Technologia nie zastąpi myślenia, czyli pieczone niemowlaki
Technologia nie zastąpi myślenia. Mało brakowało, a dla dwójki małych dzieci wypad nad wodę zakończyłby się tragicznie. Malcy nie utonęliby jednak w morzu. Zmarliby z przegrzania w samochodzie, ponieważ jak powiedzieli to rodzice, oni mieli wszystko „pod kontrolą”.
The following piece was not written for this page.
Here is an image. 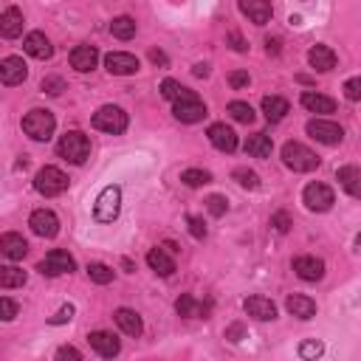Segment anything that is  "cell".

Funkcjonariusze policji uwolnili w niedzielę z rozgrzanego jak piec samochodu dwójkę mały dzieci w wieku roku i dwóch lat. Pojazd stał zaparkowany w Wijk aan Zee. Rodziców nigdzie nie było w okolicy. Gdy jednak policjanci weszli do auta, opiekunowie malców po chwili się pojawili. Jak to możliwe?
O krok od tragedii
O tragicznej sytuacji maluchów policję poinformował jeden z przechodniów. Mężczyzna zdecydował, iż nie może pozostać obojętny i zadzwonił pod 112. Kilka minut później, świadek wraz z patrolem policji wyciągnęli dzieci, wyraźne już oszołomione gorącem i duchotą wewnątrz tej pułapki na kołach. Na miejscu zjawiło się również pogotowie, które natychmiast zajęło się maluchami. Na szczęście brzdącom nic poważnego się nie stało. Ratownicy wskazują jednak, iż od przegrzania i udaru dzieci dzieliło raptem kilka chwil.
Pretensje do policji
Rodzice zjawili się na miejscu jeszcze zanim policja zaczęła ich szukać. Para była wyjątkowo zła na policję z racji na rozbite okno w samochodzie. Opiekunowie powiedzieli, iż byli na plaży cieszyć się słońcem i piękną pogodą. Dzieci zaś dla swojej wygody pozostawili w samochodzie (te bowiem najprawdopodobniej spały). Para wskazała, iż nie było żadnego niebezpieczeństwa, ponieważ cały czas monitorowali oni stan swoich pociech przez kamerkę, prowadząc podgląd malców na żywo. Policja po wysłuchaniu tych wyjaśnień, mogła zrobić tylko jedno. Aresztowała rodziców i wszczęła śledztwo. Powiadomiono również Bezpieczny Dom (poradnię zajmującą się rodzinami mającymi problemy wychowawcze i tymi ,w których jest zagrożeniem przemocą wobec dzieci).
Dla dobra dzieci
W zaistniałej sytuacji rodziców mogła czekać wysoka kara łącznie z pozbawieniem wolności i odebraniem praw rodzicielskich. Prokuratura jednak analizując całą sprawę, odstąpiła od ścigania. Wszystko dla dobra malców. Zdecydowano bowiem, iż lepiej będzie dać rodzicom szansę niż przenosić dzieci do rodziny zastępczej. W efekcie opiekunowie znajdują się teraz pod stałą kuratelom poradni Bezpieczny Dom.
Szczyt głupoty
Eksperci komentujący tę sytuację wskazują na szczyt głupoty w wykonaniu rodziców. Ich zdaniem technologia zastąpiła im mózgi. Żadna kamerka, żaden monitoring nie pozwala na pozostawienie dzieci w samochodzie. Po pierwsze temperatury bowiem nie widać. Po drugie każdy reaguje bowiem nieco inaczej na upał. To, co dla rodziców mogło wyglądać na zaśnięcie malca, mogłoby być w rzeczywistości nawet śmiercią z przegrzania. Na szczęście znaleźli się ludzie, którzy nie bali się interweniować.